Aim 1:
In the blog post on Lambda metrics support, which tool does it say the Prometheus monitoring and alerting toolkit can easily be integrated with to visualize metrics?
Aim 2:
Retype the part of the blog post on Lambda metrics support that opens with the words containing "Additionally, the open" and closes with "in these discussions.".
Aim 3:
Continue the blog post on Lambda metrics support from where it stops.

Excerpted passage:
****************************************

AWS Lambda metrics support for Amazon Managed Service for Prometheus now available in AWS Distro for OpenTelemetry
In this blog post, intern engineers Karen Xu and Kelvin Lo describe how they added metric support to the OpenTelemetry and AWS Distro for OpenTelemetry Lambda layers, and built and tested the metric pipeline to generate, collect, and export application metrics from AWS Lambda to Amazon Managed Service for Prometheus (AMP).
The demand for observability and monitoring of user applications is growing exponentially due to the rising complexity of software systems. Observability provides developers with detailed insights to analyze and understand the performance of their applications. Application metrics in particular are a key factor in observability and can be used to measure an application’s performance, productivity, and workloads.
This growing demand for observability has led to the development of related technologies, such as OpenTelemetry (OTEL), a popular open source community project that provides a set of components, including APIs and SDKs, for robust and portable telemetry of cloud-native software. OpenTelemetry can be used to instrument, generate, collect, and export telemetry data as metrics, logs, or traces. This telemetry data can then be exported to various backends for analysis.
Additionally, the open source Prometheus monitoring framework can be used to scrape, query, and manage metric data. The Prometheus monitoring and alerting toolkit can also easily be integrated with Grafana to visualize metrics.
As OpenTelemetry is more widely adopted and becomes the open standard for telemetry, providing compatibility between OpenTelemetry and Prometheus is crucial. OTEL currently supports the full metric pipeline, from instrumenting an application, generating metrics, and exporting them to Prometheus for analysis, and there is ongoing work on OpenTelemetry to ensure full compatibility with Prometheus. You can join the OpenTelemetry Prometheus workgroup to participate in these discussions.

****************************************

Stored data:
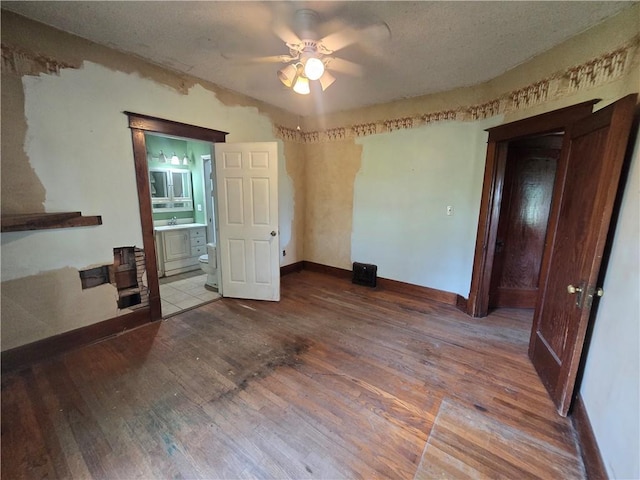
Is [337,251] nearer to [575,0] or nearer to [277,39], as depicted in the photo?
[277,39]

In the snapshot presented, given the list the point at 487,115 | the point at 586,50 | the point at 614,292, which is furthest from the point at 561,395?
the point at 487,115

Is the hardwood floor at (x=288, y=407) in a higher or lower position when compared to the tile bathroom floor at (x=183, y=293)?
lower

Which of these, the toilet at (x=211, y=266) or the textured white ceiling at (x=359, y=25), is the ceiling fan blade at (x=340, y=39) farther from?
the toilet at (x=211, y=266)

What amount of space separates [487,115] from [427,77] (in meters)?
0.79

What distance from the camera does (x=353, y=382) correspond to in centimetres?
201

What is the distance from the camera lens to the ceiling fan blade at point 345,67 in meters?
2.45

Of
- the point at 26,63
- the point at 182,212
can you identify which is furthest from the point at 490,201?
the point at 182,212

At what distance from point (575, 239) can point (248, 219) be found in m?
3.08

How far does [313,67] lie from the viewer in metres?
1.92

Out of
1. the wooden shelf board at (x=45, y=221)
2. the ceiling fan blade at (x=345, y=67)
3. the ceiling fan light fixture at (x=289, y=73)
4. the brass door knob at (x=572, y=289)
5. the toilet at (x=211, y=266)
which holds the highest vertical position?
the ceiling fan blade at (x=345, y=67)

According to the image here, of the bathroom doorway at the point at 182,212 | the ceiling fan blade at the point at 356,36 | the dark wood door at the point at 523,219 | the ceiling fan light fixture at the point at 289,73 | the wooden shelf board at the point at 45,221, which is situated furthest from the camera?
the bathroom doorway at the point at 182,212

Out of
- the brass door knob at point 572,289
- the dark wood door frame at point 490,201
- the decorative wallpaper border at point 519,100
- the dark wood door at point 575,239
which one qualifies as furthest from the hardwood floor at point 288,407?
the decorative wallpaper border at point 519,100

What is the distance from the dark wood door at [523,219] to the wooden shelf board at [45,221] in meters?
4.18

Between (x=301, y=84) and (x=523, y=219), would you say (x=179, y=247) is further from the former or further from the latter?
(x=523, y=219)
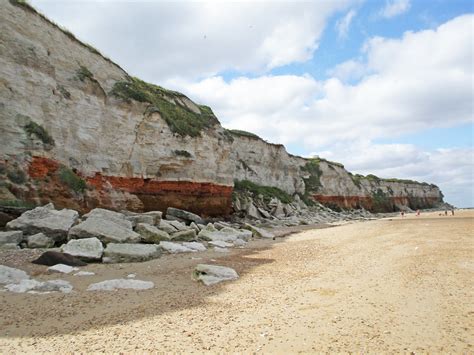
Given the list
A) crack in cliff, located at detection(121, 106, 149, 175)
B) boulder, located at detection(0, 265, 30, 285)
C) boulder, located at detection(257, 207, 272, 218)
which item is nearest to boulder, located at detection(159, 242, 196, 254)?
boulder, located at detection(0, 265, 30, 285)

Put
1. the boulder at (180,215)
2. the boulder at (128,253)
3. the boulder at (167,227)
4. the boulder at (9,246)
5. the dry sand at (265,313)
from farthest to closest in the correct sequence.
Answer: the boulder at (180,215)
the boulder at (167,227)
the boulder at (9,246)
the boulder at (128,253)
the dry sand at (265,313)

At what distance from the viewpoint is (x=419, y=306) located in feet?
17.9

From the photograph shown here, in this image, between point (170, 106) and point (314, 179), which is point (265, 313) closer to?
point (170, 106)

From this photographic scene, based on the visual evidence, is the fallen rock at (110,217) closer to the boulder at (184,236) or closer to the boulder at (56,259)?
the boulder at (184,236)

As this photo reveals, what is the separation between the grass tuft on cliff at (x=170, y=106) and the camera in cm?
2222

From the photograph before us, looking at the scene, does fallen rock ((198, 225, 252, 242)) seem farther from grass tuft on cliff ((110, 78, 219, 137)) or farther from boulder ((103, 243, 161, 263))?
grass tuft on cliff ((110, 78, 219, 137))

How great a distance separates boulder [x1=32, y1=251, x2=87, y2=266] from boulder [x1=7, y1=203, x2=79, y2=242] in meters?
2.44

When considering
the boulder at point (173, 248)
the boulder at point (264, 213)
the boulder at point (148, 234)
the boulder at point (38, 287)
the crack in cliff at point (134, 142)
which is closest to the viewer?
the boulder at point (38, 287)

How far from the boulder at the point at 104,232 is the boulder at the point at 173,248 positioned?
1049mm

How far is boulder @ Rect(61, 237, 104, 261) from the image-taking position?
9805 millimetres

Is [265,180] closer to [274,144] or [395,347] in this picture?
[274,144]

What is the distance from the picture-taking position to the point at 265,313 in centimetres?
549

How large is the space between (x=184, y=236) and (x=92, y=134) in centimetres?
878

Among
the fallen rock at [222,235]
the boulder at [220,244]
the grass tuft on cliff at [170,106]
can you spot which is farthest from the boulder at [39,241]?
the grass tuft on cliff at [170,106]
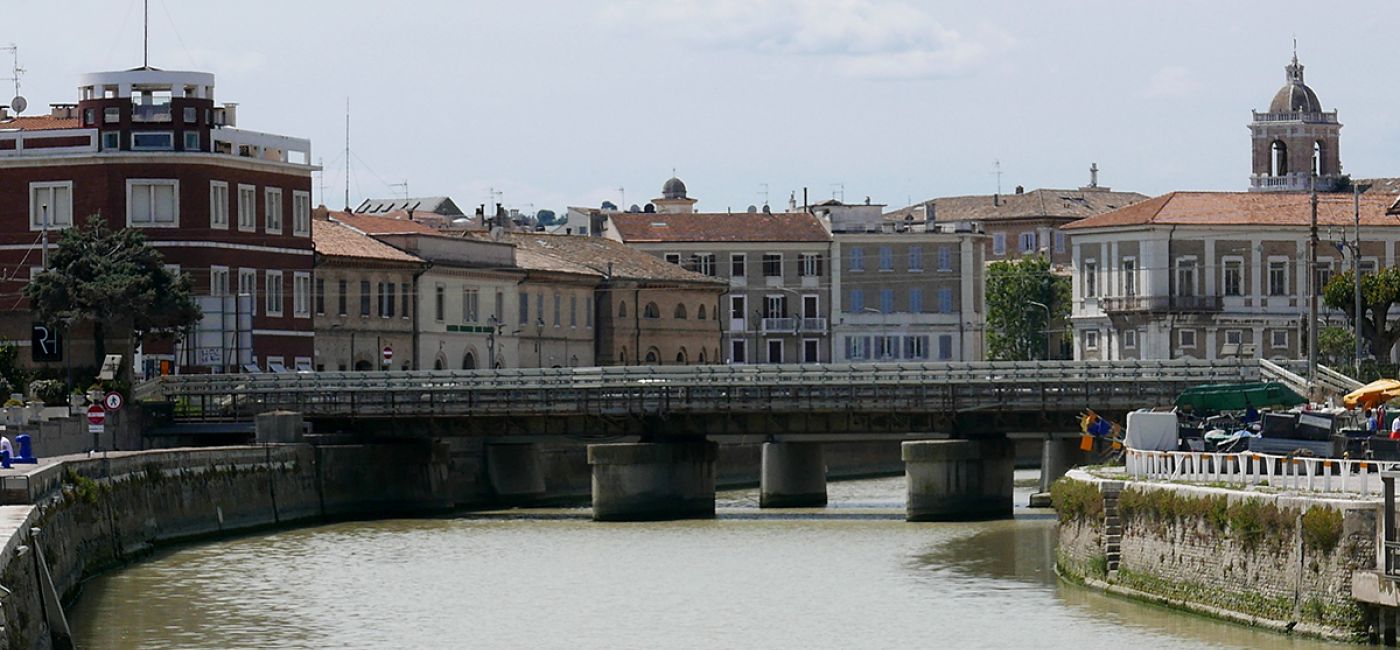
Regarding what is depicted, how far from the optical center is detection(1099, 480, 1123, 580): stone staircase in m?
53.0

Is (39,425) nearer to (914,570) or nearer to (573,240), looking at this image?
(914,570)

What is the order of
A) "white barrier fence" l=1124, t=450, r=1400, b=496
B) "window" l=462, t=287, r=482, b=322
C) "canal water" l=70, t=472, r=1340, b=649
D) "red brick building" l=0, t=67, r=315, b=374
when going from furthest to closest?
"window" l=462, t=287, r=482, b=322 < "red brick building" l=0, t=67, r=315, b=374 < "canal water" l=70, t=472, r=1340, b=649 < "white barrier fence" l=1124, t=450, r=1400, b=496

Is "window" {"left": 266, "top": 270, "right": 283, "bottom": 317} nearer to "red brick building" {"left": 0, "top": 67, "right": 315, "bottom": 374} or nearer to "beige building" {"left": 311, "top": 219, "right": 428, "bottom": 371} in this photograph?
"red brick building" {"left": 0, "top": 67, "right": 315, "bottom": 374}

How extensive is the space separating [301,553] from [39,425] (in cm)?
1048

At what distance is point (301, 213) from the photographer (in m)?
107

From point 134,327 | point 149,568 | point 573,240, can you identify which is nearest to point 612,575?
point 149,568

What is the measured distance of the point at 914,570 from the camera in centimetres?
6272

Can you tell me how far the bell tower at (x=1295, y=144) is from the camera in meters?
149

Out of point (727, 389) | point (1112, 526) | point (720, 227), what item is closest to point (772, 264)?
point (720, 227)

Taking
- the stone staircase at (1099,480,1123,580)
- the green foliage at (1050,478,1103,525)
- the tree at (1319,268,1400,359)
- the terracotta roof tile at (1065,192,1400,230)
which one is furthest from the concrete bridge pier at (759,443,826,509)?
the stone staircase at (1099,480,1123,580)

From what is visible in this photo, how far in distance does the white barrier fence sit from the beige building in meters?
59.3

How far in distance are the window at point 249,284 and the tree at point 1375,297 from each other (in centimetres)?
3619

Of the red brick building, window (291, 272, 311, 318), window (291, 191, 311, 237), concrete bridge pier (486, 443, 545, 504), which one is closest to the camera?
concrete bridge pier (486, 443, 545, 504)

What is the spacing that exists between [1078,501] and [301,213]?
56074mm
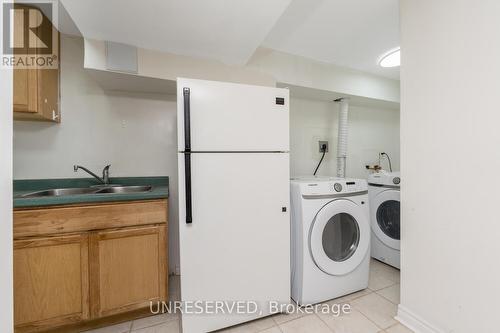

****************************************

Response 1:
Grafana

Response 2:
Additionally, the open source Prometheus monitoring framework can be used to scrape, query, and manage metric data. The Prometheus monitoring and alerting toolkit can also easily be integrated with Grafana to visualize metrics.
As OpenTelemetry is more widely adopted and becomes the open standard for telemetry, providing compatibility between OpenTelemetry and Prometheus is crucial. OTEL currently supports the full metric pipeline, from instrumenting an application, generating metrics, and exporting them to Prometheus for analysis, and there is ongoing work on OpenTelemetry to ensure full compatibility with Prometheus. You can join the OpenTelemetry Prometheus workgroup to participate in these discussions.

Response 3:
AWS Lambda is a serverless compute service, which runs code in response to events and automatically manages the computing resources required by that code. Because compute servers cannot natively run an instance of the OpenTelemetry Collector, the pipeline to collect and export application metrics from AWS Lambda does not inherently work. Luckily, AWS Lambda allows the creation of Lambda layers that can be deployed and used to augment Lambda functions. The developers of OpenTelemetry leveraged this feature to develop OpenTelemetry Lambda layers to enable the tracing pipeline with OpenTelemetry and AWS X-Ray, a backend solution for monitoring traces.
To support generating, collecting, and exporting application metrics from AWS Lambda to Prometheus, we extended the OpenTelemetry Lambda layer to ensure end-to-end support for the metric pipeline. In addition to supporting Prometheus, a separate layer is also able to support exporting metrics to Amazon Managed Service for Prometheus (AMP).
Distributions of OpenTelemetry Lambda layers
Currently, two packages of the OpenTelemetry Collector in AWS Lambda include the vendor-agonistic OTEL Collector Lambda layer and the managed AWS Distro for OpenTelemetry (ADOT) Collector Lambda layer, as shown in Figure 1. The ADOT Lambda layer serves as a downstream distribution of the OTEL Lambda layer and is packaged with prebuilt configurations to work out of the box for AWS services and platforms.
The Lambda layer components in each of the distribution of the Lambda layers are separately maintained. The OpenTelemetry Collector is used for the upstream OpenTelemetry Lambda layer, whereas the AWS Distro for OpenTelemetry Collector \ (ADOT Collector) is used in the AWS Distro for OpenTelemetry (ADOT) Lambda layer. The ADOT Collector Layer takes the implementation of the upstream version and patches it with AWS service-supported Collector components.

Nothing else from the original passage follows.